Bill Laswell has managed to have his hand in a lot of things,
and just about all of it good. His music has always managed
to have a certain degree of culture and has maintained a quality
that many artists wish they could consistently produce. Filmtracks
2000 is an amalgam of genres, fusing jazz-like bass lines,
ambient sounds and solid backbone of Middle East culture and
music into one album.
Most of the album caries a low-key tone, but at time, the
beat and pace does pick up, giving enough variety to keep
the formula from getting stale. Oman is an excellent
opening track that sets the pace for the rest of the album.
It slowly opens to a casual drum & bass populated with
a citar string arrangement that adds a great depth to the
track.
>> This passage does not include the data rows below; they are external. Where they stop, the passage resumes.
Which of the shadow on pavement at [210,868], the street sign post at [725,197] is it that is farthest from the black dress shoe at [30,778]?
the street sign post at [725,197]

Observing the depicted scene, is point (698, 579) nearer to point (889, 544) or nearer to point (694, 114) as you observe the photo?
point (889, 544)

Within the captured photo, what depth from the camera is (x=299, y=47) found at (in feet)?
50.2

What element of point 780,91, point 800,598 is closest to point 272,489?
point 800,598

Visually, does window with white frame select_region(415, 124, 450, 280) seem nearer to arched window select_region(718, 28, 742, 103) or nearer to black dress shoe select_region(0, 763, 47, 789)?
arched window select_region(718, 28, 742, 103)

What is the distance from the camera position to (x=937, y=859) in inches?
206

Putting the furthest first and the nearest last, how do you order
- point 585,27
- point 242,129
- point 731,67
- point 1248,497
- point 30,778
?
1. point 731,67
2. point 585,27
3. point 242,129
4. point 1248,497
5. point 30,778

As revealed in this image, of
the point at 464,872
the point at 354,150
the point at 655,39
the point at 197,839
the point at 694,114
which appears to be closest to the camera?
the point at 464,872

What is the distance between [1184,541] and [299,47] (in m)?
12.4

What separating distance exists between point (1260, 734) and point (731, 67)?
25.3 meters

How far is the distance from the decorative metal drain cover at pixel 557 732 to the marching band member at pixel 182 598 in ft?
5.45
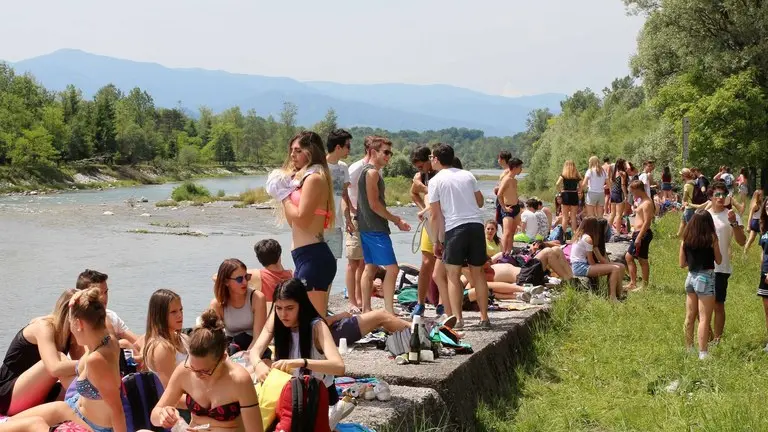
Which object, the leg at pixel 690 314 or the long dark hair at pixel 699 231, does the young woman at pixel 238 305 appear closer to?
the long dark hair at pixel 699 231

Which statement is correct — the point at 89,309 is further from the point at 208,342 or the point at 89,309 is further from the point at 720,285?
the point at 720,285

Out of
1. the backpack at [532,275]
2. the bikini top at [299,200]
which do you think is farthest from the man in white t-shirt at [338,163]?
the backpack at [532,275]

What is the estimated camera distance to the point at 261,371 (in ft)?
16.0

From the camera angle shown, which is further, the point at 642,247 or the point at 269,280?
the point at 642,247

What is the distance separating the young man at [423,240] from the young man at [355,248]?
1.82 feet

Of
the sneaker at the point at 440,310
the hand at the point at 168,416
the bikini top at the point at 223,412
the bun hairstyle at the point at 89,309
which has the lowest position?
the sneaker at the point at 440,310

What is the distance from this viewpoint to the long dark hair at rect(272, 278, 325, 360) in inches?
190

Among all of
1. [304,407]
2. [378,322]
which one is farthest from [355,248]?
[304,407]

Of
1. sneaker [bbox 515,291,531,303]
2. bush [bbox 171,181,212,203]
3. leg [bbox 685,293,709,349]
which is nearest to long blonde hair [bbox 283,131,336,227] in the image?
leg [bbox 685,293,709,349]

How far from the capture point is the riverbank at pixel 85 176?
2351 inches

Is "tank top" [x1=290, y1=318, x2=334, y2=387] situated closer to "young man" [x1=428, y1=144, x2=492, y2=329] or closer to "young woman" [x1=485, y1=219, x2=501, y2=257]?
"young man" [x1=428, y1=144, x2=492, y2=329]

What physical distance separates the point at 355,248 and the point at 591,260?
139 inches

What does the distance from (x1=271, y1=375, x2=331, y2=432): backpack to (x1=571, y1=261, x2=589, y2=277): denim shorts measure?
6544 mm

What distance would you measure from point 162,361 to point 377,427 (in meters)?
1.27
From that point, the album flows on, raising it's voice
when it needs to. There's a casualness to the music that makes
it so easy to listen to.
There really are some wonderfully written tracks on this
album. With such a huge cultural influence mixed in with the
wide variety of style that Laswell already displays, you'll
find this album hard not to appreciate. Portals has
a great grove and even some power when compared to other tracks.
You come away wishing it was longer because the beat and bass
line is so catchy. Turf War may be the most straight-forward
and mainstream track on the album, but that doesn't make it
any worse than the others. In fact, it acts as a sturdy column
by which the more ambient tracks can hinge from. Oum el
Bouaghi and OHagi Baig show a larger cultural influence.
Siren Song provides a strong horn piece that just seems
to fit so well.
Maybe the only failing I have with this album is that so
many of the tracks are short and that they just end way to
early. Many times, I just wish certain songs, like Soldiers
of Misfortune and the aforementioned Portals, carried
If you were ever interested in giving Bill Laswell a try,
this is as good a place to start. It has a large amount of
variety but is casual enough to survive repeated listenings.
Fans of more radio-friendly music might not appreciate it
as much as those who enjoy more diverse and experimental works.